Management of Dressler Syndrome
Anti-inflammatory therapy is the cornerstone of management for Dressler syndrome, with aspirin as first-line treatment, while colchicine is preferred in patients with recent coronary stenting. 1
Pathophysiology and Clinical Context
Dressler syndrome is an autoimmune response triggered by myocardial injury, characterized by:
- Pericardial inflammation with potential pleural involvement
- Typically occurs 1-6 weeks after cardiac injury (most commonly myocardial infarction)
- Features include fever, pericarditic/pleuritic chest pain, pericardial/pleural effusions, and elevated inflammatory markers
- Has become rare (<1%) in the era of primary percutaneous coronary intervention 1
Treatment Algorithm
First-Line Therapy
For most patients: High-dose aspirin (650-1000 mg every 6-8 hours) 1
- Provides both anti-inflammatory and analgesic effects
- Duration: 1-2 weeks, followed by tapering over 2-3 weeks based on symptom resolution
For patients with recent coronary stenting: Colchicine (0.5-0.6 mg twice daily) 1, 2
- Preferred when bleeding and thrombotic concerns exist with high-dose aspirin
- Can be combined with acetaminophen (up to 2000 mg/day) for symptom relief 2
- Duration: 3 months for first episode, 6 months for recurrences
Second-Line Therapy
- Glucocorticoids (prednisone 0.25-0.5 mg/kg/day)
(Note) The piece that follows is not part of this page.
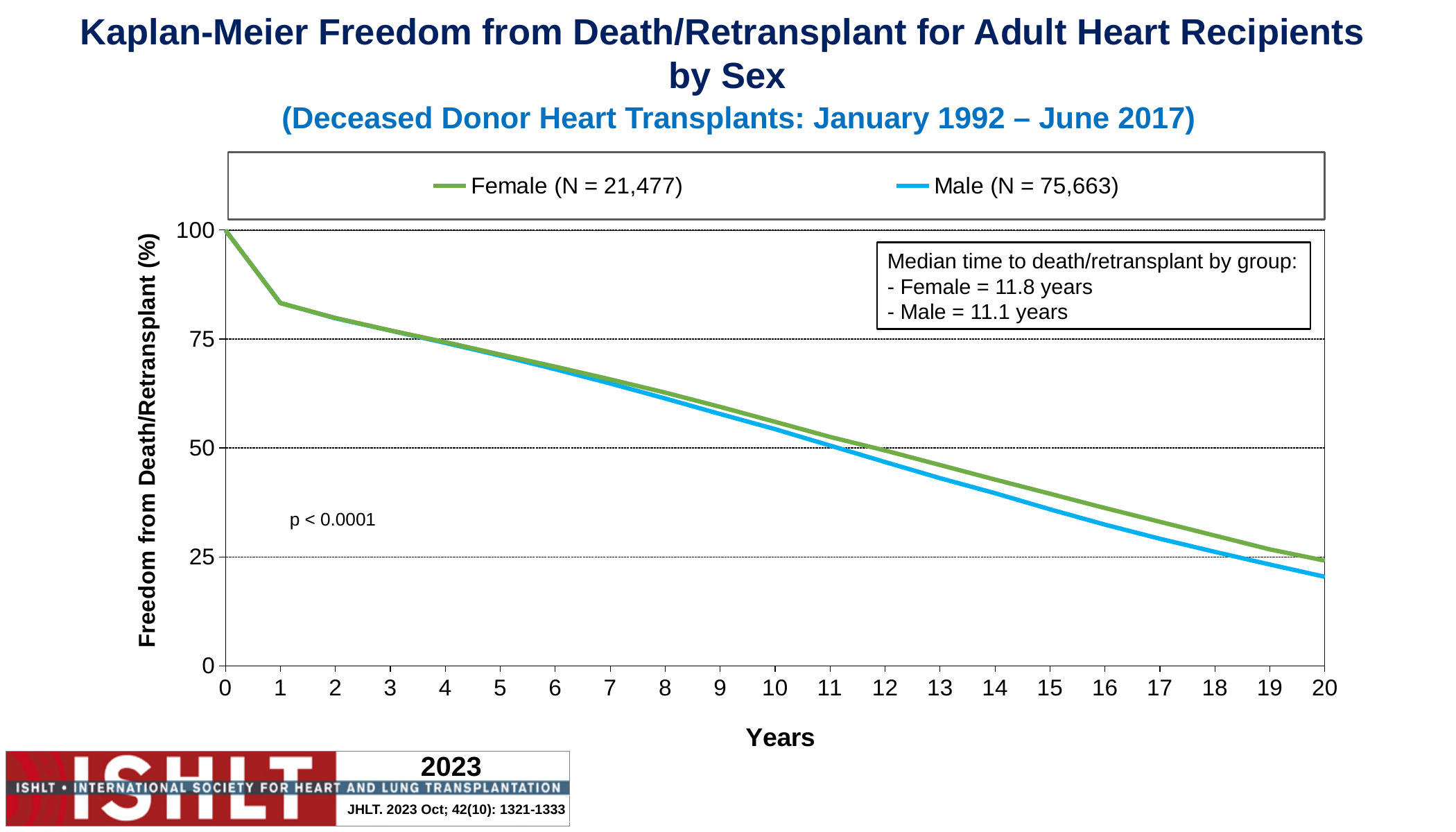
Which group has the longer median time to death/retransplant, Female or Male? Female Is the value for the Female group at year 10 greater or less than 50? greater What is the freedom from death/retransplant value for both groups at year 0? 100 According to the annotation box, what is the median time to death/retransplant for the Male group? 11.1 years Is the value for the Male group at year 20 greater or less than 25? less How many series does the legend list? 2 What is the N for the Male group shown in the legend? 75,663 At year 15, which group has the higher freedom from death/retransplant, Female or Male? Female Do the curves rise or fall as years increase along the x axis? Fall According to the annotation box, what is the median time to death/retransplant for the Female group? 11.8 years What is the difference in median time to death/retransplant between the Female and Male groups? 0.7 years What kind of chart is shown on the slide? Line chart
- Reserved for patients who fail to respond to first-line therapy
- Should be used cautiously in post-MI patients as they may impair myocardial healing 1
- Taper slowly over weeks to months to prevent recurrence
Adjunctive Measures
- Pain management: Acetaminophen can be used for pain control
- Treatment of effusions:
- Pericardiocentesis only if hemodynamically significant effusion
- Thoracentesis for symptomatic pleural effusions
Special Considerations
Monitoring and Follow-up
- Serial echocardiography to monitor pericardial effusion
- Regular assessment of inflammatory markers (CRP, ESR)
- ECG monitoring for evolving changes
Recurrence Prevention
- Long-term colchicine (0.5-0.6 mg daily) may be considered for recurrent cases
- Avoid premature discontinuation of anti-inflammatory therapy
Cautions
- NSAIDs: May be potentially harmful for treatment of post-MI pericarditis 1
- Anticoagulation: Use with caution in patients with pericardial effusion due to risk of tamponade
- Steroid therapy: In patients with post-MI Dressler syndrome, consult with cardiologist before initiating due to potential risk of myocardial rupture 3
Treatment Efficacy
A case report demonstrated successful treatment of Dressler syndrome with combination therapy of colchicine (0.5 mg/day) and acetaminophen (2000 mg/day) in a patient who had undergone recent coronary stenting, with clinical improvement allowing discharge 9 days after treatment initiation 2.
In another case, a 68-year-old woman with late-onset Dressler syndrome (9 weeks post-ACS) responded well to a 7-day treatment with ibuprofen 4.
The management approach should be guided by the patient's specific clinical scenario, particularly considering the timing relative to the cardiac injury and any recent interventions such as coronary stenting.